#### [PASSAGE TO READ]
• • • • • • •
If you put Mo Pete's brain and work ethic into an athlete's body, you'd have an amazing player. He does a lot of good things that most fans don't recognize or don't know how to measure.

As long as you don't expect him to be "the" guy, out on the wing, ball-in-hand, breaking down 1 or 2 defenders at a time......then you should be impressed with what he is.

That said, we need a different "style" of player at SF. Not calibre. Style.


----------



## speedythief (Jul 16, 2003)

toiletscrubber said:


> So, will Mo-Pete offcially break out?


I have come from the future to answer your question: no, he will not, unless you count VD.

SO SPEAKETH THE FUTUREMAN!


----------



## Primal Hustle (May 31, 2011)

haha I currently rank Mo Pete as the best SF the Raps ever had if we consider Vince Carter as a SG. If DeRozan develops nicely, maybe it'll change but for now...

My All-time Raptors team:

PG - Damon Stoudamire
SG - Vince Carter
SF - Mo Peterson
PF - Chris Bosh
C - Antonio Davis


----------



## seifer0406 (Jun 8, 2003)

T-Mac was better. Even though he was well before his prime.


----------



## Primal Hustle (May 31, 2011)

seifer0406 said:


> T-Mac was better. Even though he was well before his prime.


Yes I agree with that but I'd like to factor the number of years they played with the Raptors. IDK though it's just my preference to have Mo Pete over T-Mac when we're talking about their performances with the Raptors.


----------
• • • • • • •
#### [EXCERPTED DATA]

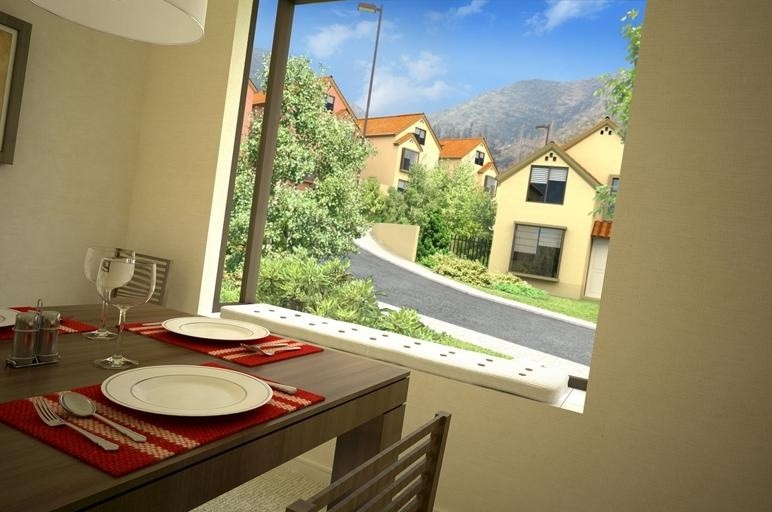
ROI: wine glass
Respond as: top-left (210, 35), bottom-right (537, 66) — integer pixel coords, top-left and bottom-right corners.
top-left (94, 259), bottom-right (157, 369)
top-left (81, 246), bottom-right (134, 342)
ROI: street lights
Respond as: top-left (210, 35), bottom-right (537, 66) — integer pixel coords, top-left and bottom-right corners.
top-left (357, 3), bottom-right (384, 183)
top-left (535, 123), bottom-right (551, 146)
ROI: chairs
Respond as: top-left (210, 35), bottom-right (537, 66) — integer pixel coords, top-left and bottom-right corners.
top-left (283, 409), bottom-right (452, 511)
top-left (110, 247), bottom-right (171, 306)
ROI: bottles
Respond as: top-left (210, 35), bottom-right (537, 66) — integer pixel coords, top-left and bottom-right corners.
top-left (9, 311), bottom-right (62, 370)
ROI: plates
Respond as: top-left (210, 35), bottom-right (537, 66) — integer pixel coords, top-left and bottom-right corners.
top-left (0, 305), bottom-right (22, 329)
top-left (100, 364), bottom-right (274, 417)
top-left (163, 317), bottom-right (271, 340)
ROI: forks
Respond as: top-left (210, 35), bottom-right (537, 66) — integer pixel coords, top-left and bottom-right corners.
• • • • • • •
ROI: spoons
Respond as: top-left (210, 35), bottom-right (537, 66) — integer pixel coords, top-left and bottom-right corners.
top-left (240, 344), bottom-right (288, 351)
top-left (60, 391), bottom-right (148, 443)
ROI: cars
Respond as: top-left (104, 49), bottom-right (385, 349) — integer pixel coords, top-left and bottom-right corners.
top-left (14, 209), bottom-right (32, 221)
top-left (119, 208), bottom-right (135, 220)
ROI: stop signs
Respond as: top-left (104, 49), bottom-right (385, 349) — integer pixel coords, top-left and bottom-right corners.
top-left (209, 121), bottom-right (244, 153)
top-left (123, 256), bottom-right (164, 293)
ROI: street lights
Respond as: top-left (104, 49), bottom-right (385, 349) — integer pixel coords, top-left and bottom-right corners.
• • • • • • •
#### [PROBLEMS AND TASKS]
[A] Answer these about the forum thread:
(i) At which position does the first post say the team needs a different style of player?
(ii) Who plays center in Primal Hustle's all-time Raptors team?
(iii) Which player does seifer0406 say was better?
[B] Reproduce the forum thread word for word, everything from "## speedythief (Jul" down to "SPEAKETH THE FUTUREMAN!".

#### [THE RESULTS]
[A]
(i) SF
(ii) Antonio Davis
(iii) T-Mac

[B]
## speedythief (Jul 16, 2003)

toiletscrubber said:


> So, will Mo-Pete offcially break out?


I have come from the future to answer your question: no, he will not, unless you count VD.

SO SPEAKETH THE FUTUREMAN!